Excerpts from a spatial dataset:

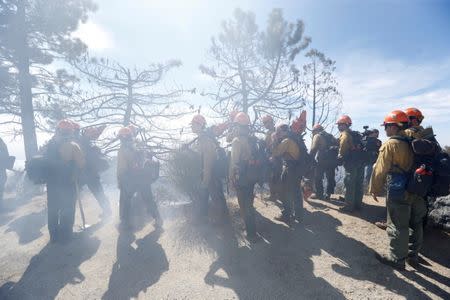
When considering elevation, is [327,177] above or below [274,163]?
below

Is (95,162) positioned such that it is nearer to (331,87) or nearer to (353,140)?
(353,140)

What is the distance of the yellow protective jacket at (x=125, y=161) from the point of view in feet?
15.4

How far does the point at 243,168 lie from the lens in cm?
395

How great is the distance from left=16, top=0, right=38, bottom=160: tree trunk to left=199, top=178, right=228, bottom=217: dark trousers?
27.4 feet

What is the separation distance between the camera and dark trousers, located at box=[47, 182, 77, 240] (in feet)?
14.4

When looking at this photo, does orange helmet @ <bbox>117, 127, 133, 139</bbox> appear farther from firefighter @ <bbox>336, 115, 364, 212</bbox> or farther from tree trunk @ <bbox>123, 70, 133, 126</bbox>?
tree trunk @ <bbox>123, 70, 133, 126</bbox>

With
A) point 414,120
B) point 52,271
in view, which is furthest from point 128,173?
point 414,120

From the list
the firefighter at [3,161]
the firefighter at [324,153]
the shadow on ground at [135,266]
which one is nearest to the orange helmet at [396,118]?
the firefighter at [324,153]

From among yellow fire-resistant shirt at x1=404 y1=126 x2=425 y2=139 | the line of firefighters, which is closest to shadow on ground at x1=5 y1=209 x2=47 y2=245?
the line of firefighters

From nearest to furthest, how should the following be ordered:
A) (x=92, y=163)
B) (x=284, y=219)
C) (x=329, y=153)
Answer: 1. (x=284, y=219)
2. (x=92, y=163)
3. (x=329, y=153)

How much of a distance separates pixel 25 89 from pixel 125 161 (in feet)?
26.3

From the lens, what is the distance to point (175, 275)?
3420mm

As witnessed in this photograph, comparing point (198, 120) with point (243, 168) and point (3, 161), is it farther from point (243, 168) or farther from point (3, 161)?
point (3, 161)

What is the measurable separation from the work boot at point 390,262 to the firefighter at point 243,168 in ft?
5.76
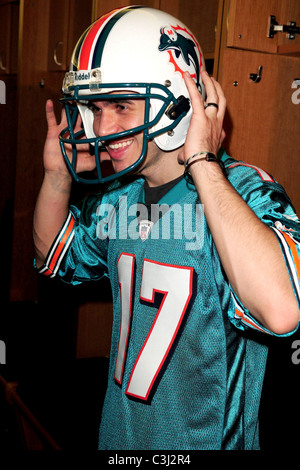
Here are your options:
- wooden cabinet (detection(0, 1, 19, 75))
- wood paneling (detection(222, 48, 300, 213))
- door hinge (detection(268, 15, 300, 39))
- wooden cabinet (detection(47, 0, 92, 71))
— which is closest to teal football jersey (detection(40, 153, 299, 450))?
wood paneling (detection(222, 48, 300, 213))

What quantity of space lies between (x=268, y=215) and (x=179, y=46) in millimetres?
445

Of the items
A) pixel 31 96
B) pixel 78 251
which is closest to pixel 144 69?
pixel 78 251

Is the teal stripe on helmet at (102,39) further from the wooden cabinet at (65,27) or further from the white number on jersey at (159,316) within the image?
the wooden cabinet at (65,27)

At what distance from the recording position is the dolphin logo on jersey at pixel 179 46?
106 cm

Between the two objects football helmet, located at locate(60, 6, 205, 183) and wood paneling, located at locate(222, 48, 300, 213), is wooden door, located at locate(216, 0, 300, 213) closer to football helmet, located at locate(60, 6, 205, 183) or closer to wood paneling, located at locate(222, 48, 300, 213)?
wood paneling, located at locate(222, 48, 300, 213)

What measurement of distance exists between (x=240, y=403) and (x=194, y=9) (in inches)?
61.0

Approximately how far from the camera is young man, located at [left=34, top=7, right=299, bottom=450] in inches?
32.1

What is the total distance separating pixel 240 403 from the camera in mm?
955

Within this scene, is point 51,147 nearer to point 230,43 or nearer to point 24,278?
point 230,43

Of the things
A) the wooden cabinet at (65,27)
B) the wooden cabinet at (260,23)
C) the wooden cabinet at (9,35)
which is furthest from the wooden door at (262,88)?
the wooden cabinet at (9,35)

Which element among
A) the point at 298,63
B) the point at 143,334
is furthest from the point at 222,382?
the point at 298,63

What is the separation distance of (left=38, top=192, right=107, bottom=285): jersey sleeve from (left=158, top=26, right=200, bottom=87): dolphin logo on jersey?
0.40 meters

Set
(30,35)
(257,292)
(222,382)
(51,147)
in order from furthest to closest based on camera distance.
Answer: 1. (30,35)
2. (51,147)
3. (222,382)
4. (257,292)

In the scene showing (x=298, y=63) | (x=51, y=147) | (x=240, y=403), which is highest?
(x=298, y=63)
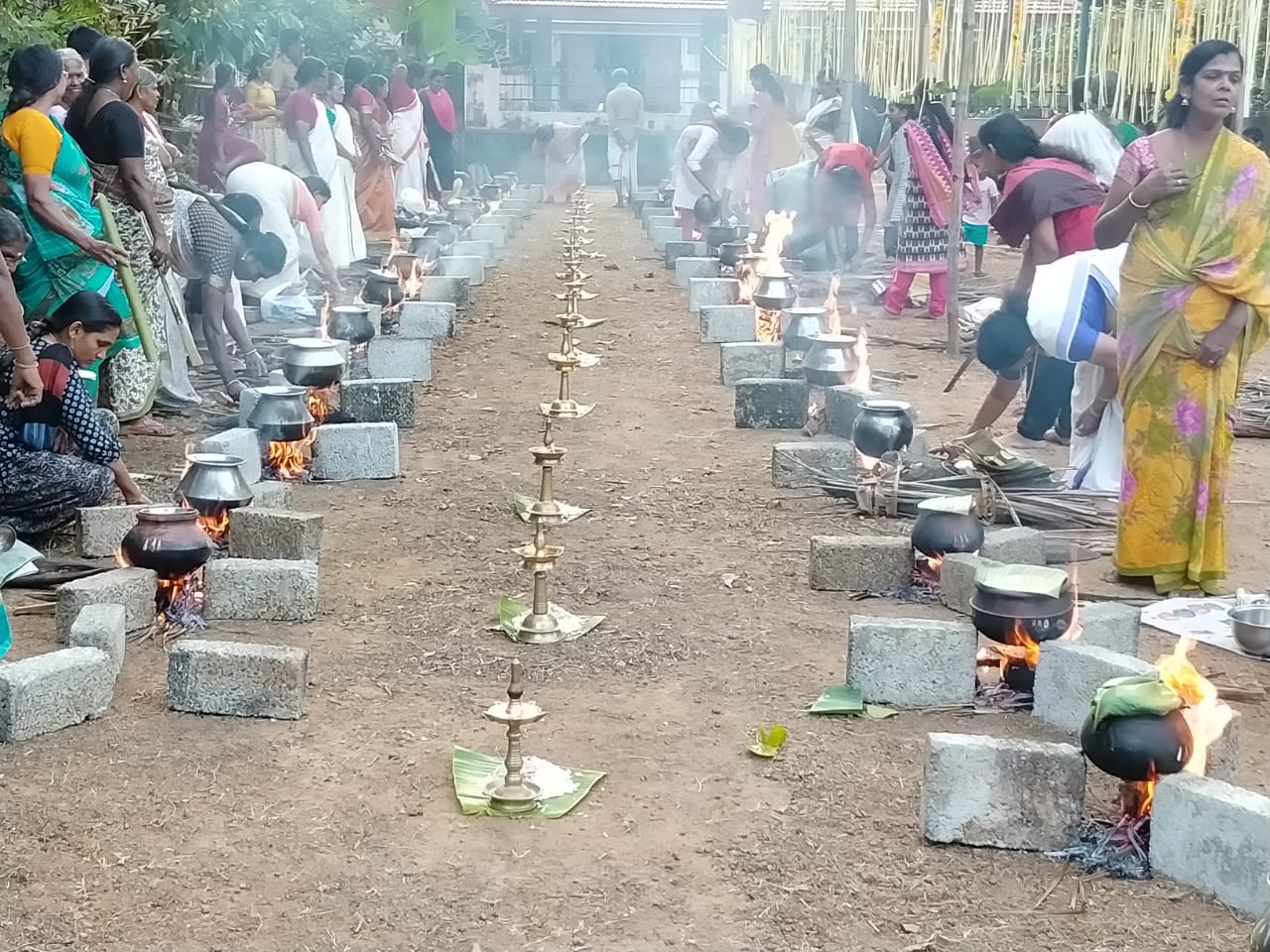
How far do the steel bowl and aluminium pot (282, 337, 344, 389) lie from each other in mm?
4432

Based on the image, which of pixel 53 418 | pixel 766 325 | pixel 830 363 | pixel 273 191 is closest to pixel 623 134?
pixel 766 325

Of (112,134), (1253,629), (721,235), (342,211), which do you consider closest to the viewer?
(1253,629)

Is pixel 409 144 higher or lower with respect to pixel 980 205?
higher

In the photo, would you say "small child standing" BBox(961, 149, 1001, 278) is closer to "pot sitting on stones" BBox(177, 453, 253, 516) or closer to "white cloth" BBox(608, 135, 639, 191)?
"pot sitting on stones" BBox(177, 453, 253, 516)

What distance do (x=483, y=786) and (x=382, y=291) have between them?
7.80 m

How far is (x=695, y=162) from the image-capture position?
16.5 meters

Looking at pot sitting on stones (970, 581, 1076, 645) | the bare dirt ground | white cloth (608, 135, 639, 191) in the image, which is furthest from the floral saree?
white cloth (608, 135, 639, 191)

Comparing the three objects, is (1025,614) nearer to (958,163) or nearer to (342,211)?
(958,163)

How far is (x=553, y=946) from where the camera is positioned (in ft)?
10.5

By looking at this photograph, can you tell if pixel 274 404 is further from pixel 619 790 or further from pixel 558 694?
pixel 619 790

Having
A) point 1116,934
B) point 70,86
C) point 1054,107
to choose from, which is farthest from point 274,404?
point 1054,107

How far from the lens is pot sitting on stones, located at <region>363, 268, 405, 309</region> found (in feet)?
36.9

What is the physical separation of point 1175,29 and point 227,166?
7.11 metres

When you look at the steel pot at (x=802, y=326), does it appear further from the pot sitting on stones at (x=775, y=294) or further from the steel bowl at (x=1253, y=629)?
the steel bowl at (x=1253, y=629)
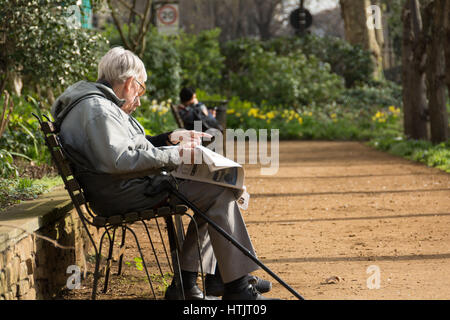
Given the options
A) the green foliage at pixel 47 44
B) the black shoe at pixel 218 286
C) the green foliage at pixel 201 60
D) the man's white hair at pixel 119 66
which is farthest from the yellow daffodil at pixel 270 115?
the man's white hair at pixel 119 66

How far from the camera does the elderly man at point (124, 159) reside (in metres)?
3.21

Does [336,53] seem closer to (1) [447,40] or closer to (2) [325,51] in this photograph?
(2) [325,51]

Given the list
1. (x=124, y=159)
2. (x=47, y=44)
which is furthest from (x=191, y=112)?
A: (x=124, y=159)

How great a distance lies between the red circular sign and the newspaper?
13.5 meters

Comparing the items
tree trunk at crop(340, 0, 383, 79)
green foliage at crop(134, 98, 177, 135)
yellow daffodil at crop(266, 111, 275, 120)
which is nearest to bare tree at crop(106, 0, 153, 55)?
green foliage at crop(134, 98, 177, 135)

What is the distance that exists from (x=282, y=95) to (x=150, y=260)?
525 inches

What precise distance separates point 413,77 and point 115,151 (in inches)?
410

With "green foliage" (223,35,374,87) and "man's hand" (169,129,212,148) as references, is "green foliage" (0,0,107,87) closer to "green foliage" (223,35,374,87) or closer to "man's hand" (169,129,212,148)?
"man's hand" (169,129,212,148)

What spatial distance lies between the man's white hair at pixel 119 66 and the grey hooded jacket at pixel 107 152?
4.3 inches

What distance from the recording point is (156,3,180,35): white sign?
54.1 feet

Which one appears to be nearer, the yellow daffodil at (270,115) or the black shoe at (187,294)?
the black shoe at (187,294)

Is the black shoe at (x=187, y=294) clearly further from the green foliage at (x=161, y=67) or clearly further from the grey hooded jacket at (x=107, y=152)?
the green foliage at (x=161, y=67)

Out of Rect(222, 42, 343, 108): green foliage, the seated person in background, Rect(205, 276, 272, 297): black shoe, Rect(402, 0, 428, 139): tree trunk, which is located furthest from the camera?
Rect(222, 42, 343, 108): green foliage

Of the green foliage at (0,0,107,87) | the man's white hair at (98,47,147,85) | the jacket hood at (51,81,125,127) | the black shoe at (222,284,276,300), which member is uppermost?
the green foliage at (0,0,107,87)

Aim of the task: Reproduce exactly the line that holds "as references, is", then every line after it, ending with the final line of the records above.

Solution to the exercise:
With "green foliage" (223,35,374,87) and "man's hand" (169,129,212,148) as references, is "green foliage" (0,0,107,87) closer to "green foliage" (223,35,374,87) or closer to "man's hand" (169,129,212,148)?
"man's hand" (169,129,212,148)

What spatial distance lies between the man's white hair at pixel 119 66 and the grey hooded jacket at pixel 107 152?
4.3 inches

What distance from the recording point is (156,3,180,35): white sign?
54.1 feet

Which one appears to be nearer, the yellow daffodil at (270,115) or the black shoe at (187,294)?
the black shoe at (187,294)

Is the black shoe at (x=187, y=294) clearly further from the green foliage at (x=161, y=67) or clearly further from the grey hooded jacket at (x=107, y=152)?
the green foliage at (x=161, y=67)

Out of Rect(222, 42, 343, 108): green foliage, the seated person in background, Rect(205, 276, 272, 297): black shoe, Rect(402, 0, 428, 139): tree trunk, which is located furthest from the camera?
Rect(222, 42, 343, 108): green foliage

Of the green foliage at (0,0,107,87) | the man's white hair at (98,47,147,85) | the jacket hood at (51,81,125,127) | the black shoe at (222,284,276,300), which member is uppermost?
the green foliage at (0,0,107,87)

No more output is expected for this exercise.